1800CPAP.com provides you with the HCPCS codes associated with the products we offer. We also will provide you with the Insurance Out of Network Claim Forms you will need when submitting your claim. We understand filling out confusing paperwork is frustrating and knowing the HCPCS codes, which insurance claim form to use and what diagnosis codes to use will expedite the process. Not sure which HCPC Code, Diagnosis Code or which claim form to use? Just email us at customersupport@1800CPAP.com Below is a step by step process on how to submit your claim to the insurance!
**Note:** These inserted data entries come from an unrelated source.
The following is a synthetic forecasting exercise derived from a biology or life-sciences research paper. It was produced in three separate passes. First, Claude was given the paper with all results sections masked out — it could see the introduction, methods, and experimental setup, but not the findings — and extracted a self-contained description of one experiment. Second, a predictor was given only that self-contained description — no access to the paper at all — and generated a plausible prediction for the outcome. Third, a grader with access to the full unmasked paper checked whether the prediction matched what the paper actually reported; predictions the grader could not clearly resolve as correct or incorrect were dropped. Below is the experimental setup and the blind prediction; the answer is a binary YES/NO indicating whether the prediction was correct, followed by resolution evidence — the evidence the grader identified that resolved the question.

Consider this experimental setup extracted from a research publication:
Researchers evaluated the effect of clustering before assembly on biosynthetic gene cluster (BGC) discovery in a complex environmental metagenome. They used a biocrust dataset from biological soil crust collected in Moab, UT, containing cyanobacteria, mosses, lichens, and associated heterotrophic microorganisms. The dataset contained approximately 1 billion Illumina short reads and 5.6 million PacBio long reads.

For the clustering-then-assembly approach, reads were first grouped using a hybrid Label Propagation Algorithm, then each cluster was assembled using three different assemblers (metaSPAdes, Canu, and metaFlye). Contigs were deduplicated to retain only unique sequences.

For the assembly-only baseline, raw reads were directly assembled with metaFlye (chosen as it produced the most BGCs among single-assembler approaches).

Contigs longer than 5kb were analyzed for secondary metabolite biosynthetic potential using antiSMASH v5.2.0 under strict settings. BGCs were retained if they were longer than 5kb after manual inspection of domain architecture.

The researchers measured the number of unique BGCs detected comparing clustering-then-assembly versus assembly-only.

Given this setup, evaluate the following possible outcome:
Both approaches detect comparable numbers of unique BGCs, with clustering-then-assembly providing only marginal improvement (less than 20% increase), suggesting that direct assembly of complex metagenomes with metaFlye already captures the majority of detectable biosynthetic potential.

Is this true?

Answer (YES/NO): NO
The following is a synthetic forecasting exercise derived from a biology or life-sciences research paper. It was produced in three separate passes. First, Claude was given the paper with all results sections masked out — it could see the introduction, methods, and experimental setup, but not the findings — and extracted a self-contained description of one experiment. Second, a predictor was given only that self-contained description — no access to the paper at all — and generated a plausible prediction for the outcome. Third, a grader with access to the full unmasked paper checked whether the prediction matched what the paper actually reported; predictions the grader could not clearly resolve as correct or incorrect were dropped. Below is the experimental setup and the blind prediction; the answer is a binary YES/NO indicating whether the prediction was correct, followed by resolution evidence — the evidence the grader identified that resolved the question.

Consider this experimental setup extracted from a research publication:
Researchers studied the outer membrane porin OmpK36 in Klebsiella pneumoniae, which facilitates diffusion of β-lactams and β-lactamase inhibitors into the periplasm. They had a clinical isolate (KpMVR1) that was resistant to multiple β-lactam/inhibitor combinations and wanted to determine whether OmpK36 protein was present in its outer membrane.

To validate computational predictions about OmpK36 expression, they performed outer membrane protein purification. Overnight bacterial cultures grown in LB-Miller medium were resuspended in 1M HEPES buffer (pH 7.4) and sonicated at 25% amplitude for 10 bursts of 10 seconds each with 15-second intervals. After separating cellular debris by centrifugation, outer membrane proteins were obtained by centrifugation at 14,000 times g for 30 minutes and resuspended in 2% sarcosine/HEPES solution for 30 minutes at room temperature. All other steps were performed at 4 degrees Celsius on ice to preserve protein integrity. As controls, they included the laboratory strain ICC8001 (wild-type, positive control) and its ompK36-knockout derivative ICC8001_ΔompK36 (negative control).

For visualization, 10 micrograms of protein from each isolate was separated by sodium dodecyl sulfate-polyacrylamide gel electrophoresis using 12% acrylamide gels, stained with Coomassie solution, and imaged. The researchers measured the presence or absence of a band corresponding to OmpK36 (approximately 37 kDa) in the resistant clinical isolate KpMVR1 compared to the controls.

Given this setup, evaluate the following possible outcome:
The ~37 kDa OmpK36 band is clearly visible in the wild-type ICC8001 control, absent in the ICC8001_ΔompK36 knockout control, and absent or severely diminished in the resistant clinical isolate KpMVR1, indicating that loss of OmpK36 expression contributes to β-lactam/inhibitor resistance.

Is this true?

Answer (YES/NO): YES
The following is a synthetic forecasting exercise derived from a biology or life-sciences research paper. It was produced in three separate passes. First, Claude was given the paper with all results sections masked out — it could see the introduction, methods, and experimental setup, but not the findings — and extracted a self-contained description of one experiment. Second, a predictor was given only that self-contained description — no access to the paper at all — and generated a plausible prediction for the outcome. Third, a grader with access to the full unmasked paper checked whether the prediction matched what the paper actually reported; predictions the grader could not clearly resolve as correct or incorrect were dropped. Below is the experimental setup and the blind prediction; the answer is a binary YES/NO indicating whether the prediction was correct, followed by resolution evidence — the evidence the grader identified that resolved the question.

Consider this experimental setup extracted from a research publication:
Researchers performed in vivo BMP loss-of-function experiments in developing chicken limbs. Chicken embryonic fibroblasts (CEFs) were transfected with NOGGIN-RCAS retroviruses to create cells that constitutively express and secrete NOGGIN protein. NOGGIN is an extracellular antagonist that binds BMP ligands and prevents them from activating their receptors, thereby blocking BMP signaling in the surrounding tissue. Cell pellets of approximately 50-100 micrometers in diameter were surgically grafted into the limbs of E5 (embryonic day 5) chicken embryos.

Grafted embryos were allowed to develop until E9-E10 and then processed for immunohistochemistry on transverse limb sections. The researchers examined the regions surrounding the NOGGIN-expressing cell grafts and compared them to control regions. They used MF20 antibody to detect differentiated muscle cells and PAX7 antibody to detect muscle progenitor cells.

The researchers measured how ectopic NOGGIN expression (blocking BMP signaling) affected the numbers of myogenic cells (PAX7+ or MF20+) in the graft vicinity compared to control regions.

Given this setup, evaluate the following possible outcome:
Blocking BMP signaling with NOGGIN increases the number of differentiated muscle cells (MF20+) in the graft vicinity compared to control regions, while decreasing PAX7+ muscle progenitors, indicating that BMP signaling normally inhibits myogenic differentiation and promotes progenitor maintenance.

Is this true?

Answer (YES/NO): NO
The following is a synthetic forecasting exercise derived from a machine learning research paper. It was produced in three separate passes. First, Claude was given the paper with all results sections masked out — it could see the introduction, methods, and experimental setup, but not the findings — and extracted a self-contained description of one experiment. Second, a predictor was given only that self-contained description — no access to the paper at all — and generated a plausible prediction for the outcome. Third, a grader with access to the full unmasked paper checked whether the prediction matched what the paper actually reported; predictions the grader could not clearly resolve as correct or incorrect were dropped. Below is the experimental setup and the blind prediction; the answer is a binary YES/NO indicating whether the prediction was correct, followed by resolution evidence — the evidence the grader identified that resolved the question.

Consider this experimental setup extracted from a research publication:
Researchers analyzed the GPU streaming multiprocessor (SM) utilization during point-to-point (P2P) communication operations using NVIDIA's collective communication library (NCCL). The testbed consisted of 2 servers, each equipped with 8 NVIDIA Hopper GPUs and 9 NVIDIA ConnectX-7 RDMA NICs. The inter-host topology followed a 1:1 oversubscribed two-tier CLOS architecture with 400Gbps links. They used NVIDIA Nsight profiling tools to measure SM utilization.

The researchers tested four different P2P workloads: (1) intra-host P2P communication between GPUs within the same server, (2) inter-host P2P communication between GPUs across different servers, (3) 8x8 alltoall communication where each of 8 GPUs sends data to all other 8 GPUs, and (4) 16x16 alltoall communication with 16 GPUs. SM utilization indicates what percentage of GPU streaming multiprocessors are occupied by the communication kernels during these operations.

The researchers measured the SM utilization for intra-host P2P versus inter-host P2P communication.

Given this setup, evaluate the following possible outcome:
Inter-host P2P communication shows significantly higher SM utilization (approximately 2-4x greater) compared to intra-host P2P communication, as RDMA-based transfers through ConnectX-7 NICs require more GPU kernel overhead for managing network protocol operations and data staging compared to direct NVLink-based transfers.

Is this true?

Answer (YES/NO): NO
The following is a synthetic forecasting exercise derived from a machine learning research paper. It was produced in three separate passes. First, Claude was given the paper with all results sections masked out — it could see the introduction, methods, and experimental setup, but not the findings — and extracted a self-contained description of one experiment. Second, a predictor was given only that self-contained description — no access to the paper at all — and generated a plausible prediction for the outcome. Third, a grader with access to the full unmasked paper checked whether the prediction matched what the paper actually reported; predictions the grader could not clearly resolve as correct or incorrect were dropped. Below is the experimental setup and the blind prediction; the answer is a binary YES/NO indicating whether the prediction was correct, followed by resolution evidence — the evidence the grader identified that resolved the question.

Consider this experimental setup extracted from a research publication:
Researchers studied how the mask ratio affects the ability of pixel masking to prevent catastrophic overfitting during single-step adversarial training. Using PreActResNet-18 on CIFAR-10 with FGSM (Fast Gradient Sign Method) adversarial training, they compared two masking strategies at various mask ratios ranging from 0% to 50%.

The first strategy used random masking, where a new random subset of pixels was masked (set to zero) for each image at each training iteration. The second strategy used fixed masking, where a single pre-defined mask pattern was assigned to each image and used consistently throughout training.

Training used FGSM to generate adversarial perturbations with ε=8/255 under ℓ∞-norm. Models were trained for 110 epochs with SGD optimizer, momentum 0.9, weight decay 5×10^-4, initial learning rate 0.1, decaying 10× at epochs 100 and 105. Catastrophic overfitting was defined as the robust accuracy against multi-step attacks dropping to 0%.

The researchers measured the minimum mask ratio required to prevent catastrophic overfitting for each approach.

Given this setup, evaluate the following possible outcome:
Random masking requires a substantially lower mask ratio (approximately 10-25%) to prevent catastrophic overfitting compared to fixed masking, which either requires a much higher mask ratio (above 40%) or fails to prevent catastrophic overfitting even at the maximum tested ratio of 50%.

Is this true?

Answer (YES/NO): NO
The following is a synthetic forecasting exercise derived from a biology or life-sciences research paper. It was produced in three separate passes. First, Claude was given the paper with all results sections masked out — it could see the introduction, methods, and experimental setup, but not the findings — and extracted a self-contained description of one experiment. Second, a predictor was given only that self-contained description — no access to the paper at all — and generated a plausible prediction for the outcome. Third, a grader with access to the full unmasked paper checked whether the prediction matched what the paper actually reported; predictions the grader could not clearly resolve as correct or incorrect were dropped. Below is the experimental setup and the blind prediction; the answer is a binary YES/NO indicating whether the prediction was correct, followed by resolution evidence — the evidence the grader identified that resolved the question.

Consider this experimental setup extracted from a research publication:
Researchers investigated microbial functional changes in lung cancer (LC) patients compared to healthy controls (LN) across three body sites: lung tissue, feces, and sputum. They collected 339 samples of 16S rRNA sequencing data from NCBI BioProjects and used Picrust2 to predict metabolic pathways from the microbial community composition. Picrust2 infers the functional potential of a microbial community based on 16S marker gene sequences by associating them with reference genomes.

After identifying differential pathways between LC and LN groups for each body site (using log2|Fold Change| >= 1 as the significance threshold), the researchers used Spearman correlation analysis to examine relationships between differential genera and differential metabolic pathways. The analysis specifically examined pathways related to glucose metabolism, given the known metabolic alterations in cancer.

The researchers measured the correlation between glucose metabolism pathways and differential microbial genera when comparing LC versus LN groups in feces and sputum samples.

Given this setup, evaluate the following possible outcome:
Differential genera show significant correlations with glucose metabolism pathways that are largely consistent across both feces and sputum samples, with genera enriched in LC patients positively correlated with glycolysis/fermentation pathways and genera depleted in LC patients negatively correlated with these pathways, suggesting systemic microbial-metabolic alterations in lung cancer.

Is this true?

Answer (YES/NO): NO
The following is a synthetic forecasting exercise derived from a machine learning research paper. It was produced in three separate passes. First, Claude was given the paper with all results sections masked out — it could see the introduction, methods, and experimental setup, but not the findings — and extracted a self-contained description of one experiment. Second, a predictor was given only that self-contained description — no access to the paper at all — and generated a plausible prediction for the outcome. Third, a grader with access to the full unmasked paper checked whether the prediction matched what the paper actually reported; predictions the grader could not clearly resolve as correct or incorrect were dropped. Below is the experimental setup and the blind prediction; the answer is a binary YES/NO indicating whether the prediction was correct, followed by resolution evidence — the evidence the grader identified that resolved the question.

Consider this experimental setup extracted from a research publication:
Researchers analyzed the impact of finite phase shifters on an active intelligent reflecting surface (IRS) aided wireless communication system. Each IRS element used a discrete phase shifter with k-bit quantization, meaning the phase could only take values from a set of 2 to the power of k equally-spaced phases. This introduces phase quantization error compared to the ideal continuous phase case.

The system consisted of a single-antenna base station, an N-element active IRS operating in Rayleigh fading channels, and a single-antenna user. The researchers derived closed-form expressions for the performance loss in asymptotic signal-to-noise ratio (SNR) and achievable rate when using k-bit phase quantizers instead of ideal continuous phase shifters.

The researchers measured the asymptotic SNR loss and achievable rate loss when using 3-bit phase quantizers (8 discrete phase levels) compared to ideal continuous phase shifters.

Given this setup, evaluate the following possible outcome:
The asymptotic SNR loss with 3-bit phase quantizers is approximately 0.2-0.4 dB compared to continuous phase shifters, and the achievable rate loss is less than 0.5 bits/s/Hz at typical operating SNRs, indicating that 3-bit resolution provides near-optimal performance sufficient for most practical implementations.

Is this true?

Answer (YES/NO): YES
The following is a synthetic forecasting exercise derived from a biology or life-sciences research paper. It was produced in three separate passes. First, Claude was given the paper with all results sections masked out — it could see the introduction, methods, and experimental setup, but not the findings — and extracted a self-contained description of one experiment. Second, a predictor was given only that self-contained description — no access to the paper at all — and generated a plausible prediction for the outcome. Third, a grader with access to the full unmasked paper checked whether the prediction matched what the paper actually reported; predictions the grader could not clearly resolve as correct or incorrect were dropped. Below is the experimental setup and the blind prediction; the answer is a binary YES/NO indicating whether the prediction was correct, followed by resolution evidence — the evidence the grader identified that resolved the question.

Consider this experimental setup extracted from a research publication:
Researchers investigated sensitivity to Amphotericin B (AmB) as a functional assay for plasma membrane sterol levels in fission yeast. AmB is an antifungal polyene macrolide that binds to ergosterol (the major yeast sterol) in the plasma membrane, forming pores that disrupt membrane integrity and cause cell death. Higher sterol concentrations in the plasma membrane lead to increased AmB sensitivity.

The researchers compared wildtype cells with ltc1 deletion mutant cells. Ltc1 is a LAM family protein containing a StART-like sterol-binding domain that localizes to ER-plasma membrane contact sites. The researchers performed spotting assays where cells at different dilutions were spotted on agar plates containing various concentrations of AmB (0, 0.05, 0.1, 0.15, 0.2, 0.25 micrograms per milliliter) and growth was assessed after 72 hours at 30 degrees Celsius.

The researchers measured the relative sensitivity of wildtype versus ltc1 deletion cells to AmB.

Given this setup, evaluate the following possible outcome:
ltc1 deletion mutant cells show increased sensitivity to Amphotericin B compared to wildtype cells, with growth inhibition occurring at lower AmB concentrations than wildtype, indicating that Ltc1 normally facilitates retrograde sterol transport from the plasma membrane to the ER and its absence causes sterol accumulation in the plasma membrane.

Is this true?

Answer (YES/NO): YES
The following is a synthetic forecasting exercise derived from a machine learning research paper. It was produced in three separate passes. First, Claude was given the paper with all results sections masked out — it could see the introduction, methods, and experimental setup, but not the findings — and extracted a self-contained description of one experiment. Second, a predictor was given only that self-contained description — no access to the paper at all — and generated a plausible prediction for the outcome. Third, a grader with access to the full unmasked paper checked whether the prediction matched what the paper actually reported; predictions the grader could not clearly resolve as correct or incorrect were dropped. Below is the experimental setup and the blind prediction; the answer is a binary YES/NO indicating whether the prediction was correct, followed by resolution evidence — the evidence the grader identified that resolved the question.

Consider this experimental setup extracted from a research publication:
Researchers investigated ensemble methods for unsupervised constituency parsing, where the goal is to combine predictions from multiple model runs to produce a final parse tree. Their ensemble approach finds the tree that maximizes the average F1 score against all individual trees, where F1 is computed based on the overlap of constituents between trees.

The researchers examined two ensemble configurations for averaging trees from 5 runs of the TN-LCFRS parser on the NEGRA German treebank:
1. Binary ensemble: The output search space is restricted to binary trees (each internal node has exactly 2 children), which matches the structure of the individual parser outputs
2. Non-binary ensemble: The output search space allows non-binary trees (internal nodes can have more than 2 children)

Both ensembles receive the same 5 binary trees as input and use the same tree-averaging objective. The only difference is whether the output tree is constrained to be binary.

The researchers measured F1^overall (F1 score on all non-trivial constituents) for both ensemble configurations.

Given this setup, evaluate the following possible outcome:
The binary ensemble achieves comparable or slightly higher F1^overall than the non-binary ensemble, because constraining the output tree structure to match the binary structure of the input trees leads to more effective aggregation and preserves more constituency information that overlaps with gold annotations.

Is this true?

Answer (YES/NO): NO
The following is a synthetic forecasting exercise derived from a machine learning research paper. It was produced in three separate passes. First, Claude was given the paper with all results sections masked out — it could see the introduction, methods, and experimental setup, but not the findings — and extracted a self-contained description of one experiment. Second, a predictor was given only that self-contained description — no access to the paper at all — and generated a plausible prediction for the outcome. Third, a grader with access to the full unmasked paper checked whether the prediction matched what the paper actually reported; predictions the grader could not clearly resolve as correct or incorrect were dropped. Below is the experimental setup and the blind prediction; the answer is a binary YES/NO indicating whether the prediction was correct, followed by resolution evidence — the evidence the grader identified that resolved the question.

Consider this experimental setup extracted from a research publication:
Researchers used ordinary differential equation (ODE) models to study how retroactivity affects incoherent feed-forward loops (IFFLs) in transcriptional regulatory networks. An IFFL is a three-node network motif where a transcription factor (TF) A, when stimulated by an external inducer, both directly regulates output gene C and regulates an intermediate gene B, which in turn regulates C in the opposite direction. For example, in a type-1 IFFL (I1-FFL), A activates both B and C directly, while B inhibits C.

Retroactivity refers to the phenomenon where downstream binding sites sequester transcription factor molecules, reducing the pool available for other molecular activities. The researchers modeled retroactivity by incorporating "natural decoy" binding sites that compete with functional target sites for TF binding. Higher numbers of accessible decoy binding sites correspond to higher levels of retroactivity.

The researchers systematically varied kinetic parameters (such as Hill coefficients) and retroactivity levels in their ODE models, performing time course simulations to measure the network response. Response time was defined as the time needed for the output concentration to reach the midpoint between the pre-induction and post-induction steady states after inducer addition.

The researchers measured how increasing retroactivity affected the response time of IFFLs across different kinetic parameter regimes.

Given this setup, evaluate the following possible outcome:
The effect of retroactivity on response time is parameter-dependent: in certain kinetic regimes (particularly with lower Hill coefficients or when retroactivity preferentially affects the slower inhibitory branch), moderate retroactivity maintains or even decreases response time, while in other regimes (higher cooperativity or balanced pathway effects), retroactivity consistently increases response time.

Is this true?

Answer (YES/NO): NO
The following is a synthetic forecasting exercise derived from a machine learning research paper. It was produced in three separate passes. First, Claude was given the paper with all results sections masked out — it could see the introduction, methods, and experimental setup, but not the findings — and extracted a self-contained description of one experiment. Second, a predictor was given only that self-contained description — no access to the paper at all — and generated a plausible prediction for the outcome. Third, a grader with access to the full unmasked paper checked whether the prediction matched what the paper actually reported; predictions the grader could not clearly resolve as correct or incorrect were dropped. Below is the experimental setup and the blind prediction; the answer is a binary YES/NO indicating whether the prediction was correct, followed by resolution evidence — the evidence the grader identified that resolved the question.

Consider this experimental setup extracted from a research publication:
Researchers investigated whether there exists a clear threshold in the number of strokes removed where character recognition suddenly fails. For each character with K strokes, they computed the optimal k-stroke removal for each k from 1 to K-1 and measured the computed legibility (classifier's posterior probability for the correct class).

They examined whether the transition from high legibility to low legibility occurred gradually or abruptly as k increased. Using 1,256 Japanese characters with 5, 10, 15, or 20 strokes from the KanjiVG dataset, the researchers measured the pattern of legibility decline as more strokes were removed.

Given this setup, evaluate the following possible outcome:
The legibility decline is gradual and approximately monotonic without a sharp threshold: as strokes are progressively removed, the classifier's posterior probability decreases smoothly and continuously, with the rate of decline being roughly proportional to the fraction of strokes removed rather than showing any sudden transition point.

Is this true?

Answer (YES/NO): NO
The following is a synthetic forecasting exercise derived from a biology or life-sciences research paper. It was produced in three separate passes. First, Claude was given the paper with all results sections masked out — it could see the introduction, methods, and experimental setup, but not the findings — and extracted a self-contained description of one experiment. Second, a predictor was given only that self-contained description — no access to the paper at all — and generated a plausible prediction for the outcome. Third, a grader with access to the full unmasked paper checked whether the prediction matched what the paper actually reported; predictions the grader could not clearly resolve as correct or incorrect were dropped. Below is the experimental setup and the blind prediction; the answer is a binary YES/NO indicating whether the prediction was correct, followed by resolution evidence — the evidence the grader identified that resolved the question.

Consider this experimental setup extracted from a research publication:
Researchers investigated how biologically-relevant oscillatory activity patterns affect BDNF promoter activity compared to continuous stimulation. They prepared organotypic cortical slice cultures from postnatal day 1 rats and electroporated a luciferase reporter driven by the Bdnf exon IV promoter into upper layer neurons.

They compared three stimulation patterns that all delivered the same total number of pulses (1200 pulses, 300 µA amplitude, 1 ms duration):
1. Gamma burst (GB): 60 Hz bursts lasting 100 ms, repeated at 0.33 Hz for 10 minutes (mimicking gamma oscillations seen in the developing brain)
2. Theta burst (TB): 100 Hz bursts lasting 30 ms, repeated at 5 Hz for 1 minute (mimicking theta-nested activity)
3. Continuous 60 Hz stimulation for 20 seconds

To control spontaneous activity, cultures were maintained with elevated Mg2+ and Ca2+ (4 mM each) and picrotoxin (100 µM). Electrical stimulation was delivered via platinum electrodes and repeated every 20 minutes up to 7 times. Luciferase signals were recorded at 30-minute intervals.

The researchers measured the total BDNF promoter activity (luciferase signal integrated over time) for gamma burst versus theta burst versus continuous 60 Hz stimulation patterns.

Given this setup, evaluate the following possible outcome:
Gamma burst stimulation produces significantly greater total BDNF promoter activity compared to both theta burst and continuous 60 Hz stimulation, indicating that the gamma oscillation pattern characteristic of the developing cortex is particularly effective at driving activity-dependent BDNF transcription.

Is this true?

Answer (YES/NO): NO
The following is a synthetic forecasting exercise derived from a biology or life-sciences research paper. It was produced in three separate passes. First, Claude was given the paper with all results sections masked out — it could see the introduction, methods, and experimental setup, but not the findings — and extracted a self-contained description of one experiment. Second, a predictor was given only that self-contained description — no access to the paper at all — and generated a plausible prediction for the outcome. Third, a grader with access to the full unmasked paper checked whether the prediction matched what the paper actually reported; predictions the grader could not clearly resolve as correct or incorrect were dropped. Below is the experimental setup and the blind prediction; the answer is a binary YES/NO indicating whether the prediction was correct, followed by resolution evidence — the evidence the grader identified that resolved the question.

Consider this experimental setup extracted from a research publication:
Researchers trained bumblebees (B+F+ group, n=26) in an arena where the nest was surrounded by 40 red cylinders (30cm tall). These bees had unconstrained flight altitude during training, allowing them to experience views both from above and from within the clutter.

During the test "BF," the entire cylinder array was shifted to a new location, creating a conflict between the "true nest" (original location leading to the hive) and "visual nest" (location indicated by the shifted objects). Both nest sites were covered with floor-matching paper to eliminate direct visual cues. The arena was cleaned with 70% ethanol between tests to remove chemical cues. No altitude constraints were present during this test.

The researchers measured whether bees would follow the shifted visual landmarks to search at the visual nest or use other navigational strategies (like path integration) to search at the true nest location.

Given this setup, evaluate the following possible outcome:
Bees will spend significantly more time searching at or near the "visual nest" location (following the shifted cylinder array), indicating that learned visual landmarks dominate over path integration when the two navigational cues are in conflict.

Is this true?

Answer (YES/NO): YES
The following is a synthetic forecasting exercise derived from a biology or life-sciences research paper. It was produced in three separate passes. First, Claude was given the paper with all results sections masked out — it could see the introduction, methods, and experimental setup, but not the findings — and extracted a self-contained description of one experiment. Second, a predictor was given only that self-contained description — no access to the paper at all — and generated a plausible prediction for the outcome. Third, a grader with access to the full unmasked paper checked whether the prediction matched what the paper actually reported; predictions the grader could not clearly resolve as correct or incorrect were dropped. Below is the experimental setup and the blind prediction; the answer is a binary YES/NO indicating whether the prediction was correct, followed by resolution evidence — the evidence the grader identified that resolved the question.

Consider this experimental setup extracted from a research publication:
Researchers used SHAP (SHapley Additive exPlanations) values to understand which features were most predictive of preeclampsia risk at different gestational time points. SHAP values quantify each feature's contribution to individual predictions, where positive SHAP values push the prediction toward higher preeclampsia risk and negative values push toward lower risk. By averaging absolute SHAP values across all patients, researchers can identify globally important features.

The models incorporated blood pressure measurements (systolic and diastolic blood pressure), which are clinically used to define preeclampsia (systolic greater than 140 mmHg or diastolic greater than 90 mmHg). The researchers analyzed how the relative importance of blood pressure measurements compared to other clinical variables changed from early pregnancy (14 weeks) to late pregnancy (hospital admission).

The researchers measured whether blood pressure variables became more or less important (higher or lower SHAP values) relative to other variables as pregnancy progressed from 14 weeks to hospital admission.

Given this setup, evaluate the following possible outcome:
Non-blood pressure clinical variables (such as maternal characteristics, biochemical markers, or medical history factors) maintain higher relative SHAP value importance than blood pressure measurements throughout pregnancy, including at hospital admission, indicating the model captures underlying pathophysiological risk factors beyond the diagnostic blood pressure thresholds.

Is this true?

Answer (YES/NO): NO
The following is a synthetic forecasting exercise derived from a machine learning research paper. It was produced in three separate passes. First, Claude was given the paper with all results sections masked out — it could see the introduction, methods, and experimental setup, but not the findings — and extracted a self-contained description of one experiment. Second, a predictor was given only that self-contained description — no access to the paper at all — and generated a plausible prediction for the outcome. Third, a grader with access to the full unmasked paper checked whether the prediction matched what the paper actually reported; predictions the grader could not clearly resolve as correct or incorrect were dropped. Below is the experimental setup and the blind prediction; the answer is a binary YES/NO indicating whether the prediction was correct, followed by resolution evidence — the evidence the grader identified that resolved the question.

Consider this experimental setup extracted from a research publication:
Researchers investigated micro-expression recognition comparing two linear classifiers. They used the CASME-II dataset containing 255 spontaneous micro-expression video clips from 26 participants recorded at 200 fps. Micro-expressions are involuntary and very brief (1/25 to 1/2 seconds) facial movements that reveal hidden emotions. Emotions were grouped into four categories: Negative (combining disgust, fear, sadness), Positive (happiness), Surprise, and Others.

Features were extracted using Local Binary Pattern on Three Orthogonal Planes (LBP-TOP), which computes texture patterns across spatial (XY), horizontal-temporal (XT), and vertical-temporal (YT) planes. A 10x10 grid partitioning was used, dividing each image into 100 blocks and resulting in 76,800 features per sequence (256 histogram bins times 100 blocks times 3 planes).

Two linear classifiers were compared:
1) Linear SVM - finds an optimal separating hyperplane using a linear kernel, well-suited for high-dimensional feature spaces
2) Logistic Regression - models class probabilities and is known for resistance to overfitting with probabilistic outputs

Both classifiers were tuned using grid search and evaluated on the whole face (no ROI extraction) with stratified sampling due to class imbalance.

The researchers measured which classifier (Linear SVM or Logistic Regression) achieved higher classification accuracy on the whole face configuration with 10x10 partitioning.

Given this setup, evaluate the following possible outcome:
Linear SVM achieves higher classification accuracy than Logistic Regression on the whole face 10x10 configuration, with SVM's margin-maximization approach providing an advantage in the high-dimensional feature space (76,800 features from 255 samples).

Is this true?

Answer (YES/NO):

Please Note: These HCPCS codes are provided as a reference guide only, always verify with your health insurance provider to guarantee accuracy. Health insurance providers may have different policies and procedures for accepting successful claims. Please contact your health insurance provider directly (phone number is usually located on back of your insurance card) to determine which procedures you should follow to guarantee a successful claim. To learn more about HCPCS codes visit the Centers for Medicare & Medicaid Services.


Step One: Find your Insurance's Out of Network Claim Form!


The first thing you want to do is find your insurance companies out-of-network claim form. Once you have located it below, you will need to print the form and complete all fields. If you do not complete the claim in its entirety, you risk a delay in getting your claim processed by your insurance company. After you have located and printed your claim form, move on to Step 2.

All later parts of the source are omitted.